Your questions concern the possible liability of the state for the costs of booking and housing arrestees presented by state officers to county jails. As discussed above, this is in no sense a “new program.” Counties have borne the financial responsibility for booking and housing arrestees and maintaining jails since before statehood. Furthermore, we are unaware of any legislation enacted since 1995 which imposes a responsibility for increased levels of service on counties with respect to accepting arrestees presented for booking by state officers.[6][original page 7] Furthermore, as discussed above, the Legislature has crafted a scheme allocating which costs associated with keeping prisoners are borne by the state and which are borne by the county. Accordingly, we conclude that RCW 43.135.060 imposes no obligation on the state to reimburse the county under the circumstances described.
[1] Cities and towns are also authorized to construct and operate jails. RCW 70.48.190. Regional jails may also be created and operated by agreement of two or more local governments, or by one or more local governments and the state. RCW 70.48.095. Counties and cities have authority to join in interlocal contracts for jail services. RCW 70.48.090. From the phrasing of your questions, we have analyzed the law relating to county jails rather than city or regional jails, although the analysis is probably very similar.
[2] In 2000, the Legislature passed an act directing the Washington Association of Sheriffs and Police Chiefs to implement and operate an electronic statewide city and county jail booking and reporting system. RCW 36.28A.040(1) (Laws of 2000, ch. 3, § 1, as amended by Laws of 2001, ch. 169, § 3). This statute does not contain a definition of “booking”, but it does list the minimum information the booking and information system should contain. RCW 36.28A.040(4).
[3] We also considered, and similarly rejected, the notion that a private citizen making a lawful arrest for commission of a crime and presenting the arrestee at the jail for detention would be financially liable for the costs of confining the arrestee pending further proceedings. AGO 1980 No. 21, at 3.
[4] In AGO 1988 No. 9, we recognized that counties might have a cause of action against certain cities to recoup costs resulting from the abolition of city or town criminal codes or termination of municipal courts. AGO 1988 No. 9, discussion at 6-9. See also RCW 3.50.800-.810 (these statutes do not appear to be pertinent to the present discussion).

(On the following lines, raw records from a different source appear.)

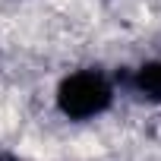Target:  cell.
<instances>
[{
    "instance_id": "cell-1",
    "label": "cell",
    "mask_w": 161,
    "mask_h": 161,
    "mask_svg": "<svg viewBox=\"0 0 161 161\" xmlns=\"http://www.w3.org/2000/svg\"><path fill=\"white\" fill-rule=\"evenodd\" d=\"M108 86L104 79L95 76V73H82V76H73L66 89H63V108L76 117H86V114H95L108 104Z\"/></svg>"
}]
</instances>
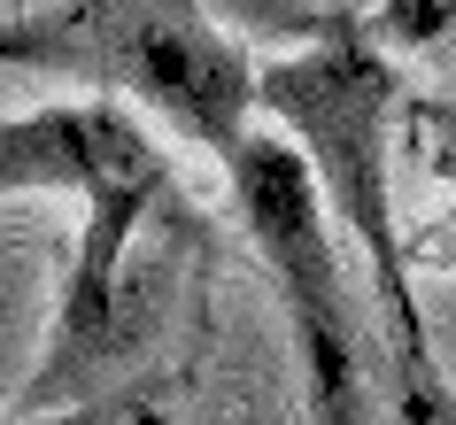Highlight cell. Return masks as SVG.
Returning <instances> with one entry per match:
<instances>
[{
  "label": "cell",
  "mask_w": 456,
  "mask_h": 425,
  "mask_svg": "<svg viewBox=\"0 0 456 425\" xmlns=\"http://www.w3.org/2000/svg\"><path fill=\"white\" fill-rule=\"evenodd\" d=\"M395 101H403V70H395L387 39L371 24H356V16H340L302 54L256 62V109L302 147L325 209L371 256L387 325H395V410L403 418H433L449 402L433 387V340H426V317L410 302V271H403V225H395V178H387Z\"/></svg>",
  "instance_id": "cell-1"
},
{
  "label": "cell",
  "mask_w": 456,
  "mask_h": 425,
  "mask_svg": "<svg viewBox=\"0 0 456 425\" xmlns=\"http://www.w3.org/2000/svg\"><path fill=\"white\" fill-rule=\"evenodd\" d=\"M0 70L117 94L216 163L256 109V54L209 16V0H54L0 24Z\"/></svg>",
  "instance_id": "cell-2"
},
{
  "label": "cell",
  "mask_w": 456,
  "mask_h": 425,
  "mask_svg": "<svg viewBox=\"0 0 456 425\" xmlns=\"http://www.w3.org/2000/svg\"><path fill=\"white\" fill-rule=\"evenodd\" d=\"M209 256V225L193 217L178 178H140L86 201V233L70 248L54 332L31 364L16 410H62L94 402L124 372H140L147 348L163 340L170 309L186 302V271Z\"/></svg>",
  "instance_id": "cell-3"
},
{
  "label": "cell",
  "mask_w": 456,
  "mask_h": 425,
  "mask_svg": "<svg viewBox=\"0 0 456 425\" xmlns=\"http://www.w3.org/2000/svg\"><path fill=\"white\" fill-rule=\"evenodd\" d=\"M224 186L240 209L248 248L264 256L279 302L294 325V356L310 379V410L333 425L371 418V364H363V309L348 302L340 279V248H333V209L317 193L310 163L287 132H256L248 124L232 155H224Z\"/></svg>",
  "instance_id": "cell-4"
},
{
  "label": "cell",
  "mask_w": 456,
  "mask_h": 425,
  "mask_svg": "<svg viewBox=\"0 0 456 425\" xmlns=\"http://www.w3.org/2000/svg\"><path fill=\"white\" fill-rule=\"evenodd\" d=\"M140 178H178V170L140 117H124L117 94L0 117V193H70L86 209Z\"/></svg>",
  "instance_id": "cell-5"
},
{
  "label": "cell",
  "mask_w": 456,
  "mask_h": 425,
  "mask_svg": "<svg viewBox=\"0 0 456 425\" xmlns=\"http://www.w3.org/2000/svg\"><path fill=\"white\" fill-rule=\"evenodd\" d=\"M449 24H456V0H387L379 8V39H395V47H433Z\"/></svg>",
  "instance_id": "cell-6"
}]
</instances>
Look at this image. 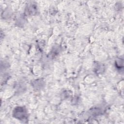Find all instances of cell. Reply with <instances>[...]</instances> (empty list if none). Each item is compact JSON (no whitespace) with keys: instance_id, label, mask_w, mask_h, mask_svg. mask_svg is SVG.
<instances>
[{"instance_id":"6da1fadb","label":"cell","mask_w":124,"mask_h":124,"mask_svg":"<svg viewBox=\"0 0 124 124\" xmlns=\"http://www.w3.org/2000/svg\"><path fill=\"white\" fill-rule=\"evenodd\" d=\"M13 115L16 118L23 121L27 118V111L23 107H17L13 111Z\"/></svg>"},{"instance_id":"7a4b0ae2","label":"cell","mask_w":124,"mask_h":124,"mask_svg":"<svg viewBox=\"0 0 124 124\" xmlns=\"http://www.w3.org/2000/svg\"><path fill=\"white\" fill-rule=\"evenodd\" d=\"M27 12L28 14H29L30 15H33L35 14V13L36 12V8L35 6L31 5L28 6V9H27Z\"/></svg>"}]
</instances>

[5] Note, for instance, that the powers of state patrol officers are to “exercise, throughout the state, such police powers and duties as are vested in sheriffs and peace officers generally, and such other powers and duties as are prescribed by law.” RCW 43.43.030 (dating to Laws of 1933, ch. 25, § 2). Cf. RCW 36.28.010(1) (sheriff and deputies shall “arrest and commit to prison all persons who break the peace, or attempt to break it, and all persons guilty of public offenses”). In other words, within a county, state patrol officers and sheriff’s deputies have the same powers and duties with respect to criminal law enforcement.
[6] As noted earlier, the authority of state officers to arrest is essentially concurrent with that of the sheriff’s office. In that sense, when a state patrol officer (for example) presents an arrestee at the jail for booking who is charged with committing some crime within the county, the state officer has performed duties (apprehending a possible criminal) which otherwise would have fallen on the sheriff’s office. Thus, the acts of the state officer impose no obligations on the county which would not have fallen on the county anyway had a sheriff’s deputy made the same arrest. Furthermore, the sheriff cannot argue that he or she might have saved the county money by not making the arrest in question, because the sheriff’s duties in this regard are mandatory and not discretionary. State v. Twitchell, 61 Wn.2d 403, 378 P.2d 444 (1963).